Caso contrário, era impossível explicar por que tudo que ele temia parecia acontecer justamente agora.
Como andava mal, Zou Xunjing não vinha dirigindo. Ou pegava carro por aplicativo, ou ônibus e metrô. Pelo trajeto atual, precisaria ir até a estação do outro lado da rua, pegar a Linha 4, descer depois de oito paradas e chamar um carro para casa. O problema era que ele viu o carro de Lan Zhe.
Talvez fosse melhor fingir que não viu, pensou Zou Xunjing.
Só que o semáforo da faixa de pedestres ficou vermelho, e o Mercedes E virou de repente na direção dele.
Zou Xunjing: “...”
O jovem mestre ergueu o olhar o mais alto possível, como se assim o Mercedes pudesse entrar na zona cega da visão.
Lan Zhe quase riu.
Ele parou o carro diante de Zou Xunjing, baixou a janela e se inclinou um pouco para o lado do passageiro.
“Entra.”
Zou Xunjing manteve a expressão de sempre, mas a garganta se moveu.
“Sua atuação é péssima. Entra logo”, disse Lan Zhe.
Zou Xunjing suspirou e abriu a porta do passageiro para se sentar.
Havia um fluxo enorme de pessoas ali, então os carros mal conseguiam se mover, praticamente em marcha de tartaruga.

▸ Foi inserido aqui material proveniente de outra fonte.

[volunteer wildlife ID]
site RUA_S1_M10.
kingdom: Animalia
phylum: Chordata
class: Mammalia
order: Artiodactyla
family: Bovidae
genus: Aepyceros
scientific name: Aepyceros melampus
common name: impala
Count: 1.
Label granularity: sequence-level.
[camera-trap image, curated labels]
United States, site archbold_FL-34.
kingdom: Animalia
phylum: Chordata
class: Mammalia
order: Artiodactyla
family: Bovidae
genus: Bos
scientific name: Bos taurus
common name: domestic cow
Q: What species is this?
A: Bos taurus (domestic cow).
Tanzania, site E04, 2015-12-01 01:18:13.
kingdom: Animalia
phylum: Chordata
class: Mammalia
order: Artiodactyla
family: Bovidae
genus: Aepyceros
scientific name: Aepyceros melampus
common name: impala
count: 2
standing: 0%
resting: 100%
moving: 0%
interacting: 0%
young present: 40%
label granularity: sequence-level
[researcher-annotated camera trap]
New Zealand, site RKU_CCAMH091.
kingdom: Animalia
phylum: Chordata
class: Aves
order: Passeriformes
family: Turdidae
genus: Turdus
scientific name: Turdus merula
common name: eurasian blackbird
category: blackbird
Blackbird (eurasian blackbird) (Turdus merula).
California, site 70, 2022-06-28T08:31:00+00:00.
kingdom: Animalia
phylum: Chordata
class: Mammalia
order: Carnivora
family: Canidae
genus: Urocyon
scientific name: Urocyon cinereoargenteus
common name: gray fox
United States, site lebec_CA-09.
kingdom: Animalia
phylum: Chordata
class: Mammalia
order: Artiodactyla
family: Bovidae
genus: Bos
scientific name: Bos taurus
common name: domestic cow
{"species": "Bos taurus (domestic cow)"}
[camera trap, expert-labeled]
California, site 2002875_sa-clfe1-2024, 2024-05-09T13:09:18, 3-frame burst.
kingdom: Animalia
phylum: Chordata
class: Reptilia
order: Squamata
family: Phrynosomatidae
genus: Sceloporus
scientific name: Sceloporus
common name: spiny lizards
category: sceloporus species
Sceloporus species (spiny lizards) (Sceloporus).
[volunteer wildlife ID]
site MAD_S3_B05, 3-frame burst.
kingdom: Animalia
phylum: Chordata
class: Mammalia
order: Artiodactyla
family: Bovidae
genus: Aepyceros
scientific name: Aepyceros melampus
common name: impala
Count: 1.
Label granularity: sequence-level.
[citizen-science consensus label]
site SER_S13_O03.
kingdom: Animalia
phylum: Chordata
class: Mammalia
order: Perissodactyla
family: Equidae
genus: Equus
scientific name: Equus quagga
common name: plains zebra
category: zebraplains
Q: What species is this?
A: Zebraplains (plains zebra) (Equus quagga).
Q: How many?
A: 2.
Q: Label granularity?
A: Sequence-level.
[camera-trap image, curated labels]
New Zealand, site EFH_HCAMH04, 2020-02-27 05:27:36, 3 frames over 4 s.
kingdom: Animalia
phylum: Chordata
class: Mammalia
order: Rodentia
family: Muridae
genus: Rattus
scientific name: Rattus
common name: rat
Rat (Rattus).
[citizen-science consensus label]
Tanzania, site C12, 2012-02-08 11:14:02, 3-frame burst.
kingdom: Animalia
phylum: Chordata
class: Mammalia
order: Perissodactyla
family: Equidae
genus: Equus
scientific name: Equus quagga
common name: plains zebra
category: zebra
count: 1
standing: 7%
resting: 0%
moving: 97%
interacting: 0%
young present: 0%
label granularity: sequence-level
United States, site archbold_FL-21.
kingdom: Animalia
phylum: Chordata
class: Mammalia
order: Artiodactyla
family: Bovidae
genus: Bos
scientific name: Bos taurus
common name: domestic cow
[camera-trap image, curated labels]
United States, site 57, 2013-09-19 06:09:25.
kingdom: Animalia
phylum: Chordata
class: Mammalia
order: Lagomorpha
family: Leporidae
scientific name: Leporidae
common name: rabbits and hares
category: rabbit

Quando a porta se fechou, o barulho do lado de fora se tornou de repente distante e suave.
“Eu e seu irmão, mesmo não sendo amigos, pelo menos nos conhecemos e já trabalhamos juntos. Não precisa fugir de mim desse jeito”, disse Lan Zhe.
“Eu não estava fugindo.”
“Não levei aquilo daquele dia para o lado pessoal”, disse Lan Zhe. “Já vi idiotas demais.”
Zou Xunjing viu que ele ligava o navegador em direção ao hospital e recusou de imediato: “Não vá. Acho que não vai demorar muito até minha família descobrir, e aí vão formar fila para me perguntar o que aconteceu.”
Lan Zhe franziu a testa. “Então você vai aguentar isso sozinho?”
Zou Xunjing hesitou por um instante. “Eu conheço um lugar.”
Pelo nome do local que Zou Xunjing mencionou, Lan Zhe deduziu que muito provavelmente seria uma clínica de medicina tradicional.
E acertou. Era uma clínica de fachada pequena, mas àquela hora já estava lotada.
Uma portinha dava para um pátio relativamente amplo, onde todos os pacientes esperavam com ansiedade.
“Fila?”
“Não. Esses estão esperando para pegar remédio.”
Lan Zhe perguntou, curioso: “Você conhece o médico daqui?”
“Sim.”
De fato, Zou Xunjing trocou algumas palavras com um aprendiz que socava ervas medicinais, e o rapaz os conduziu até o fundo.
Um velho médico de medicina tradicional, vestido de preto com roupa de taiji, falou com Zou Xunjing com bastante familiaridade. Depois mandou-o sentar, tomou-lhe o pulso e examinou os ossos.
“Aqui?”
“Sim.” Zou Xunjing apertou os lábios. “Não é grave, certo?”
“Já está quase quebrado e você ainda pergunta isso?”
Zou Xunjing não acreditou. “Como assim...” No segundo seguinte, o velho médico fez a redução com um movimento súbito e rápido demais; Lan Zhe até ouviu um estalido seco, de fazer os dentes doerem. Depois da dormência inicial, a dor varreu o sangue de Zou Xunjing e o fez rugir dentro da cabeça.
Mas, por causa da presença de Lan Zhe, ele cerrou os dentes e suportou em silêncio.
O velho médico ergueu o polegar. “Forte. Não soltou um som sequer.”
Zou Xunjing fechou os olhos. Amanhã ele iria ao templo sem falta!!!